In this paper we develop an artificial neural network that uses an input-window of amino acids to predict a dihedral angle probability distribution for the middle residue in the input-window. The trained neural network shows a significant improvement (4-68%) in predicting the most probable bin (covering a 30 degrees x 30 degrees area of the dihedral angle space) for all amino acids in the data set compared to baseline statistics. An accuracy comparable to that of secondary structure prediction ( approximately 80%) is achieved by observing the 20 bins with highest output values.

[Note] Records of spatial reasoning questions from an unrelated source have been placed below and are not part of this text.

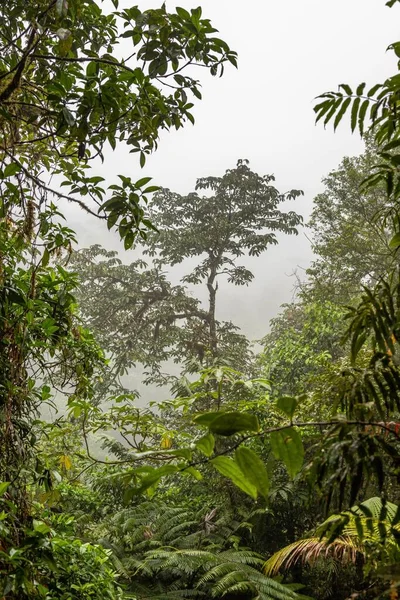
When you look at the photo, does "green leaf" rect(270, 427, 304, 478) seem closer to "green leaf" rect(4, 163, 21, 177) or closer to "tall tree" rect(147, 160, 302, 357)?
"green leaf" rect(4, 163, 21, 177)

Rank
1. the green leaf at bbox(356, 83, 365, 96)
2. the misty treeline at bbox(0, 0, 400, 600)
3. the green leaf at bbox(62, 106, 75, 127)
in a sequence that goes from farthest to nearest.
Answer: the green leaf at bbox(62, 106, 75, 127) → the green leaf at bbox(356, 83, 365, 96) → the misty treeline at bbox(0, 0, 400, 600)

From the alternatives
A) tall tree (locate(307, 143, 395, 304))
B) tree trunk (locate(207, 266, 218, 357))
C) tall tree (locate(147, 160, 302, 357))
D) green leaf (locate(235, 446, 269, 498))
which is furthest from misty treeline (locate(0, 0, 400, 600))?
tall tree (locate(147, 160, 302, 357))

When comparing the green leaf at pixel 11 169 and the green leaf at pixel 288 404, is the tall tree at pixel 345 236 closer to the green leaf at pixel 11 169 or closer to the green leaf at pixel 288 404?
the green leaf at pixel 11 169

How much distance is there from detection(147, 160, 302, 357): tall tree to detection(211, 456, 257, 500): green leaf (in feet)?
32.0

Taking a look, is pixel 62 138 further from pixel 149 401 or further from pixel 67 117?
pixel 149 401

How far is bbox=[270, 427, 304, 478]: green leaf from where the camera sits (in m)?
0.49

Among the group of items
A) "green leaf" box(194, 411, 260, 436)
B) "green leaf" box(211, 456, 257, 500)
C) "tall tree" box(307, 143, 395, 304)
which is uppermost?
"tall tree" box(307, 143, 395, 304)

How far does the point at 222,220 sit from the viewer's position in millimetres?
10375

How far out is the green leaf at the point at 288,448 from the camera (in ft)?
1.62

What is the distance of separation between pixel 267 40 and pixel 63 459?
182 feet

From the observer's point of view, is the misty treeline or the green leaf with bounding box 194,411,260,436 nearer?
the green leaf with bounding box 194,411,260,436

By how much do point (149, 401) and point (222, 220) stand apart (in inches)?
323

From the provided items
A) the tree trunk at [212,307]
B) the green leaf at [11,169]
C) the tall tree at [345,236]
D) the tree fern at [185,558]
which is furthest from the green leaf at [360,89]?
the tree trunk at [212,307]

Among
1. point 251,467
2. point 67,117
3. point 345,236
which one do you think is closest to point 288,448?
point 251,467
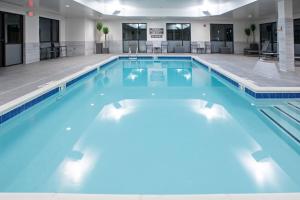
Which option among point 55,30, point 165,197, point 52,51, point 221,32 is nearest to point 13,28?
point 52,51

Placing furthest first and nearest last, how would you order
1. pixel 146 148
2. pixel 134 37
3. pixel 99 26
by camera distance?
pixel 134 37, pixel 99 26, pixel 146 148

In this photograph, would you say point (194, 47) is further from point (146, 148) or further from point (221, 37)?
point (146, 148)

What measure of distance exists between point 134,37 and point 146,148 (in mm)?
14947

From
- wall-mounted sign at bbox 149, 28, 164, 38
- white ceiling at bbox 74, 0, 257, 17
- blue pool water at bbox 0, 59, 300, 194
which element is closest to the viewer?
blue pool water at bbox 0, 59, 300, 194

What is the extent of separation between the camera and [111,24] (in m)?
16.9

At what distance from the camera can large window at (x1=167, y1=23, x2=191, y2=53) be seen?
56.9 ft

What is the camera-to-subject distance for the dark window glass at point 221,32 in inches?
682

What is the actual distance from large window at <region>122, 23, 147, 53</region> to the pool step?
43.9ft

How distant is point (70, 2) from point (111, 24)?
7281mm

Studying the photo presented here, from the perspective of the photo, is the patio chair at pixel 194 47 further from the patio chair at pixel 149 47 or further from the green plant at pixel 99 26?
the green plant at pixel 99 26

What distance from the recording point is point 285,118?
12.9ft

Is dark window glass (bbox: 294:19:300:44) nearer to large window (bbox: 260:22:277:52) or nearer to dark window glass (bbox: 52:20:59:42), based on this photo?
large window (bbox: 260:22:277:52)

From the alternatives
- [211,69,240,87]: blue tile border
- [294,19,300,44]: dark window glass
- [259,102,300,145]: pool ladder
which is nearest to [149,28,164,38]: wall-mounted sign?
[294,19,300,44]: dark window glass

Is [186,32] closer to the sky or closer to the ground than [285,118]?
closer to the sky
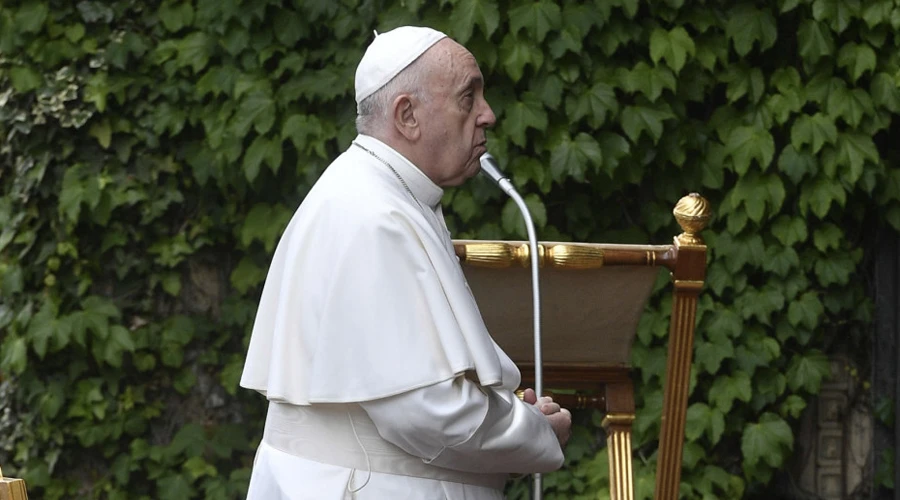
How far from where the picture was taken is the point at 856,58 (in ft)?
14.4

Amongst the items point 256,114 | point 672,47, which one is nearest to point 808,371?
point 672,47

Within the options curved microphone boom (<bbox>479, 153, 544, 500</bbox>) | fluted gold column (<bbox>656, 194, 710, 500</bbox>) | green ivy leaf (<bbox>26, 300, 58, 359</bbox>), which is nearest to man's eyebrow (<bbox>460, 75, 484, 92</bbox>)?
curved microphone boom (<bbox>479, 153, 544, 500</bbox>)

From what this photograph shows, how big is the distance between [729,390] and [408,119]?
247cm

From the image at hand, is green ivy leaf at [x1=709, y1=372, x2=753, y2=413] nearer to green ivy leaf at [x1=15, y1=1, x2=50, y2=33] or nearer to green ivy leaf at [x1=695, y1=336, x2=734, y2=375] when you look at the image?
green ivy leaf at [x1=695, y1=336, x2=734, y2=375]

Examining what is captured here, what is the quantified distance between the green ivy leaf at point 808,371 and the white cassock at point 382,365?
2371 millimetres

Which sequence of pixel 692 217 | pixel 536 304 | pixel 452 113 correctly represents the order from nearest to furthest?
pixel 452 113 < pixel 536 304 < pixel 692 217

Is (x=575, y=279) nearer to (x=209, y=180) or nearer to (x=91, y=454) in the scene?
(x=209, y=180)

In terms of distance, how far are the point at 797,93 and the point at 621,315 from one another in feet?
5.58

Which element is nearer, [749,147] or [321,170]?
[749,147]

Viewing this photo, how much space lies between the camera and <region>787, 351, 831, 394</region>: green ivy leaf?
448 cm

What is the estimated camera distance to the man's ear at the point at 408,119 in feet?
7.69

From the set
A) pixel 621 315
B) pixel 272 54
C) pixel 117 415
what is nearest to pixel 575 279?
pixel 621 315

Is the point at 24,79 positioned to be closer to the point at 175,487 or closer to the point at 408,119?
the point at 175,487

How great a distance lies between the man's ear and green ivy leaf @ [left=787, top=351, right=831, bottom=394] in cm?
255
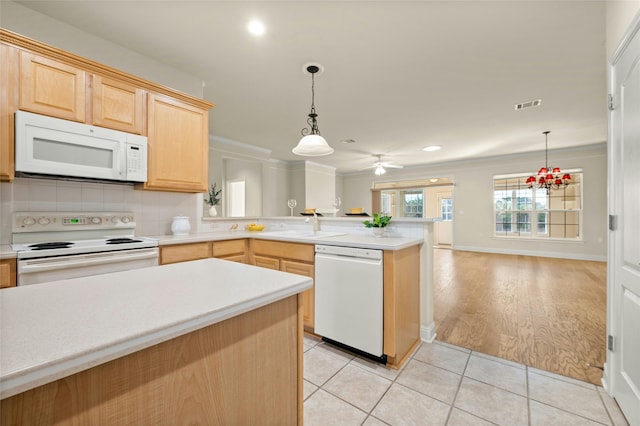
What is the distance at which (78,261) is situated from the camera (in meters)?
1.80

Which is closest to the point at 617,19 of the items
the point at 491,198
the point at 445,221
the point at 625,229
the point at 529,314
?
the point at 625,229

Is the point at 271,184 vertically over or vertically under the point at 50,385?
over

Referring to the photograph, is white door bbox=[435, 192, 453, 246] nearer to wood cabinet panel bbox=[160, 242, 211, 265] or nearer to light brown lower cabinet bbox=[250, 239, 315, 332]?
light brown lower cabinet bbox=[250, 239, 315, 332]

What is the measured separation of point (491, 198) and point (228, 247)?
22.9 ft

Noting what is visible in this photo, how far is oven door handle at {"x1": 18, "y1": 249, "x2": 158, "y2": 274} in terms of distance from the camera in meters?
1.64

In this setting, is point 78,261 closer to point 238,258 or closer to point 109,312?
point 238,258

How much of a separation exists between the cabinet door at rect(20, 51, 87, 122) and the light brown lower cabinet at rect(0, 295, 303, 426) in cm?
232

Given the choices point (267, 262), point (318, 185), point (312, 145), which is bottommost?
point (267, 262)

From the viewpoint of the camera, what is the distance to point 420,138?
5.41 meters

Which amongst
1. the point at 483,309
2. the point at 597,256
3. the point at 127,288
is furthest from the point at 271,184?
the point at 597,256

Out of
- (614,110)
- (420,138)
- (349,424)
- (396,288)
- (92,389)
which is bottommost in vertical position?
(349,424)

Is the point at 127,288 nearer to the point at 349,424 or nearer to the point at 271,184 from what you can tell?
the point at 349,424

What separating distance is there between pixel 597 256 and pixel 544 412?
6.46 m

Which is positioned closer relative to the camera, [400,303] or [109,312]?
[109,312]
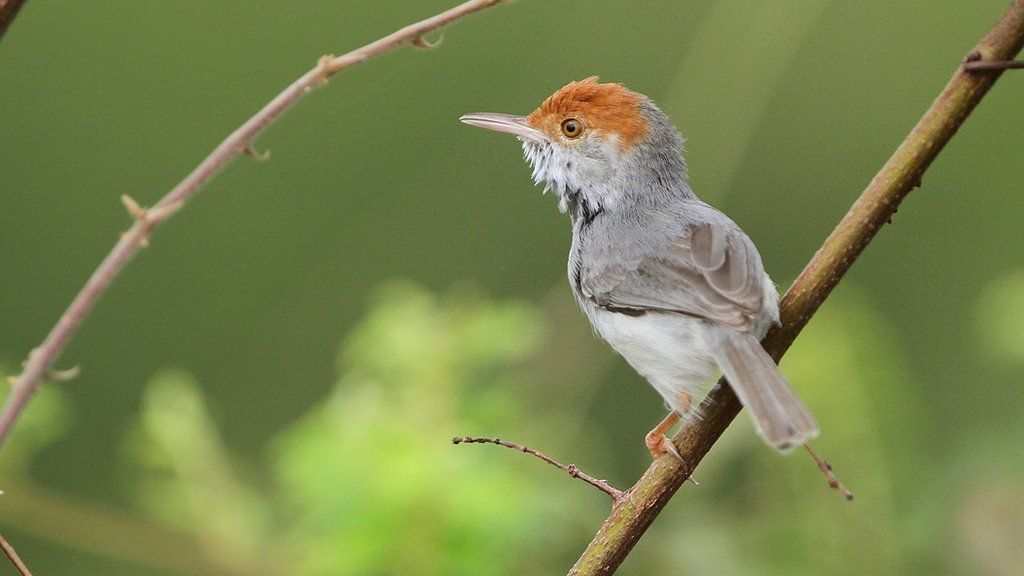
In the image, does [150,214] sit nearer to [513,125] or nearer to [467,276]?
[513,125]

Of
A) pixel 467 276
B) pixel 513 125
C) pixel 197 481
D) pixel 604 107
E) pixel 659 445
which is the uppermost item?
pixel 604 107

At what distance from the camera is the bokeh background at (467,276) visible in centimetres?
338

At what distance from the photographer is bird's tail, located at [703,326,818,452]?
2.08 metres

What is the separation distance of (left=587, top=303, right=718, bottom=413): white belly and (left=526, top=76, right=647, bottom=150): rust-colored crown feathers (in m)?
0.63

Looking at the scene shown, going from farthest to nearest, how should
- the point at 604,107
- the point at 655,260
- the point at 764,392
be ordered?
the point at 604,107, the point at 655,260, the point at 764,392

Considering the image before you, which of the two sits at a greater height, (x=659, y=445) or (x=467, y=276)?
(x=659, y=445)

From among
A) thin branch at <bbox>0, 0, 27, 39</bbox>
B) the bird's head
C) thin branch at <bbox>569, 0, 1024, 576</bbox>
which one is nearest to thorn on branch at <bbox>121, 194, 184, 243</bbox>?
thin branch at <bbox>0, 0, 27, 39</bbox>

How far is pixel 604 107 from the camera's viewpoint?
3.28 m

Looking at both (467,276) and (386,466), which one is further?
(467,276)

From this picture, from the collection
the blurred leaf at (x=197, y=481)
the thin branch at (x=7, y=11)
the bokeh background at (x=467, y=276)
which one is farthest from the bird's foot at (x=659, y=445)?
the blurred leaf at (x=197, y=481)

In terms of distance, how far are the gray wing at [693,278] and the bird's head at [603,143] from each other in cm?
31

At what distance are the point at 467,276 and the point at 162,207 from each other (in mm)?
4567

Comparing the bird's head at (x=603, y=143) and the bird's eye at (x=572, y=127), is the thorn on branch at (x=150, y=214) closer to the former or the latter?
the bird's head at (x=603, y=143)

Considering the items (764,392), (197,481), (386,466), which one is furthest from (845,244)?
(197,481)
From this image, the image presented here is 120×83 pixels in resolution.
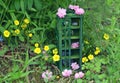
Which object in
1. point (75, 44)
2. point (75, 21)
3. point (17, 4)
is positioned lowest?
point (75, 44)

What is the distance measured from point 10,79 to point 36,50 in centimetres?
35

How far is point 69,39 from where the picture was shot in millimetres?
2971

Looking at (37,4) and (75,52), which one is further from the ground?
(37,4)

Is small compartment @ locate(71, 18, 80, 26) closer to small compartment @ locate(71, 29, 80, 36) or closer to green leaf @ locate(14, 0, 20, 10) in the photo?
small compartment @ locate(71, 29, 80, 36)

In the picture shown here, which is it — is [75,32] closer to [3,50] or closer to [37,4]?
[37,4]

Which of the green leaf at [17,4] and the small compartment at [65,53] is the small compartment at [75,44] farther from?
the green leaf at [17,4]

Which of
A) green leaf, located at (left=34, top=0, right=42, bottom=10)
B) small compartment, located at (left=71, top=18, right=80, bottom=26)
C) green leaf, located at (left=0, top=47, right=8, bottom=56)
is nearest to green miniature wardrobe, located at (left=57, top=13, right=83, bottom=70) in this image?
small compartment, located at (left=71, top=18, right=80, bottom=26)

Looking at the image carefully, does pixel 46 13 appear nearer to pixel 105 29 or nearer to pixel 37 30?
pixel 37 30

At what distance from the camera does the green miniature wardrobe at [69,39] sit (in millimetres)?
2914

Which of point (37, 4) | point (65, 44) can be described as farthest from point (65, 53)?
point (37, 4)

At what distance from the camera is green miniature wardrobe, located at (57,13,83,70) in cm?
291

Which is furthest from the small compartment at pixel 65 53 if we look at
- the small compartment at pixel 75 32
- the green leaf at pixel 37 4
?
the green leaf at pixel 37 4

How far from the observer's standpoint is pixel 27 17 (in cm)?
316

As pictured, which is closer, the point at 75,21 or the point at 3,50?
the point at 75,21
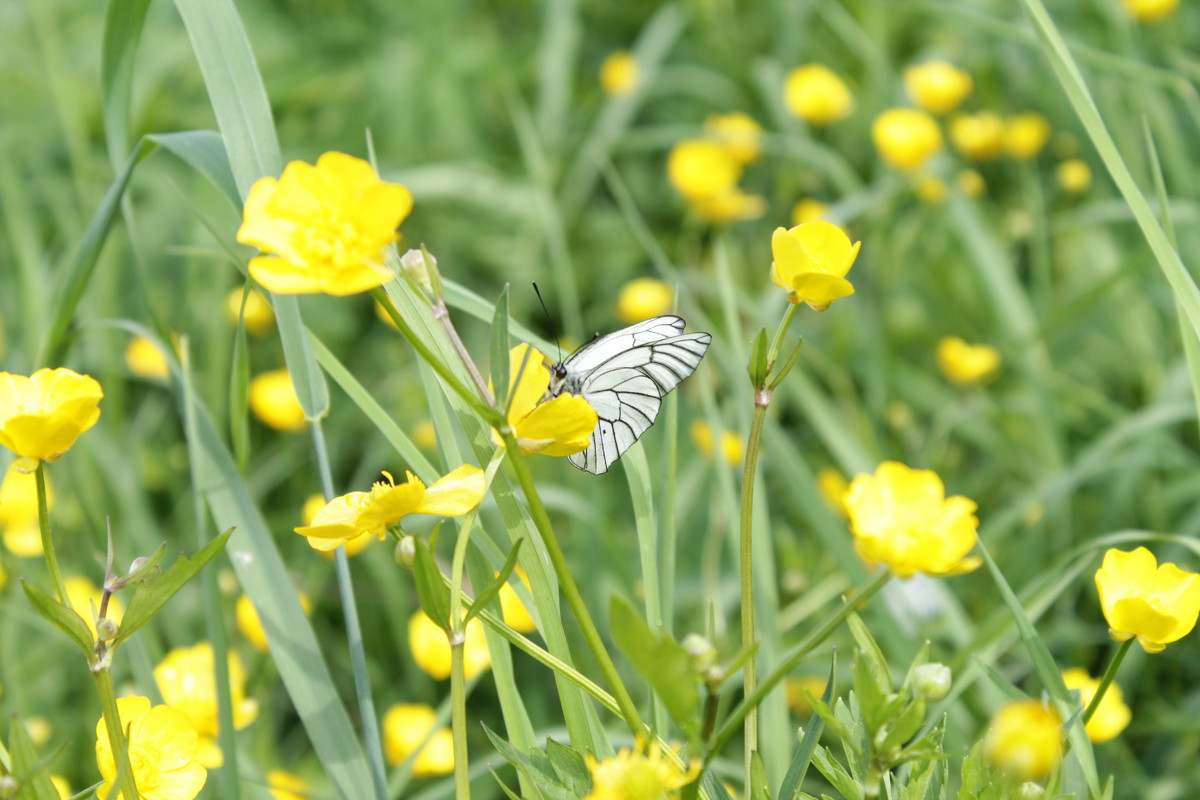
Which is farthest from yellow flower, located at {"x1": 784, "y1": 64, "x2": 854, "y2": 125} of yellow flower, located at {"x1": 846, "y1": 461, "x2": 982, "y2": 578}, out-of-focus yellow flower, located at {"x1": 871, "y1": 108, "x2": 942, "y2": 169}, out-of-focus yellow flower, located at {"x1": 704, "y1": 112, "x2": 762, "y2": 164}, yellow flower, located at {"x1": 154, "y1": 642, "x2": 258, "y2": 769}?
yellow flower, located at {"x1": 846, "y1": 461, "x2": 982, "y2": 578}

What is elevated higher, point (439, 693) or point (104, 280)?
point (104, 280)

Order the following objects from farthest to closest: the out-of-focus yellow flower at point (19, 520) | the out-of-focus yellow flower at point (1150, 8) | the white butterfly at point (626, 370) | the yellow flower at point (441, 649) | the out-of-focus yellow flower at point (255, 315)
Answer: the out-of-focus yellow flower at point (1150, 8) → the out-of-focus yellow flower at point (255, 315) → the out-of-focus yellow flower at point (19, 520) → the yellow flower at point (441, 649) → the white butterfly at point (626, 370)

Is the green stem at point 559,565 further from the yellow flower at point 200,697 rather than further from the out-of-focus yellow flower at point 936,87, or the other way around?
the out-of-focus yellow flower at point 936,87

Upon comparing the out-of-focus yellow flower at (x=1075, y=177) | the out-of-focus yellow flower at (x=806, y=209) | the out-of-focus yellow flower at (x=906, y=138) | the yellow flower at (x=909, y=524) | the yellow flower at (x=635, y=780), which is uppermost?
the yellow flower at (x=909, y=524)

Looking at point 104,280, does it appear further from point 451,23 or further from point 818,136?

Many different protein structure prediction methods exist and each uses different tools and auxiliary predictions to help determine the native structure. In this work the sequence is used to predict local context dependent dihedral angle propensities in coil-regions. This predicted distribution can potentially improve tertiary structure prediction methods that are based on sampling the backbone dihedral angles of individual amino acids. The predicted distribution may also help predict local structure fragments used in fragment assembly methods.
从氨基酸序列预测蛋白质的三维结构是目前生物信息学中最具挑战性的问题之一。螺旋和片层的内部结构高度重复,这有助于显著缩小搜索空间。然而,无规卷曲片段约占蛋白质的 40%,它们没有任何明显的重复模式,这使得蛋白质结构预测方法的整体预测准确性变得复杂。幸运的是,以前的工作表明,卷曲片段实际上在结构上并不是完全随机的,并且侧翼残基似乎对卷曲片段中各个氨基酸所采用的二面角有显著影响。在这项工作中,我们试图根据侧翼残基预测这些二面角的概率分布。虽然以前已经尝试预测卷曲片段的二面角,但据我们所知,没有一个方法能够为二面角的概率分布提供可比的结果。
在本文中,我们开发了一个人工神经网络,该网络使用氨基酸输入窗口来预测输入窗口中间残基的二面角概率分布。与基线统计相比,训练有素的神经网络在预测数据集所有氨基酸的最可能-bin(覆盖二面角空间的 30 度 x 30 度区域)方面显示出显著的改进(4-68%)。通过观察输出值最高的 20 个-bin,可以达到与二级结构预测相当的精度(约 80%)。
存在许多不同的蛋白质结构预测方法,每种方法都使用不同的工具和辅助预测来帮助确定天然结构。在这项工作中,序列用于预测卷曲区域中局部上下文相关的二面角倾向。这种预测的分布可能有助于改进基于采样单个氨基酸的骨架二面角的三级结构预测方法。预测的分布也可能有助于预测用于片段组装方法的局部结构片段。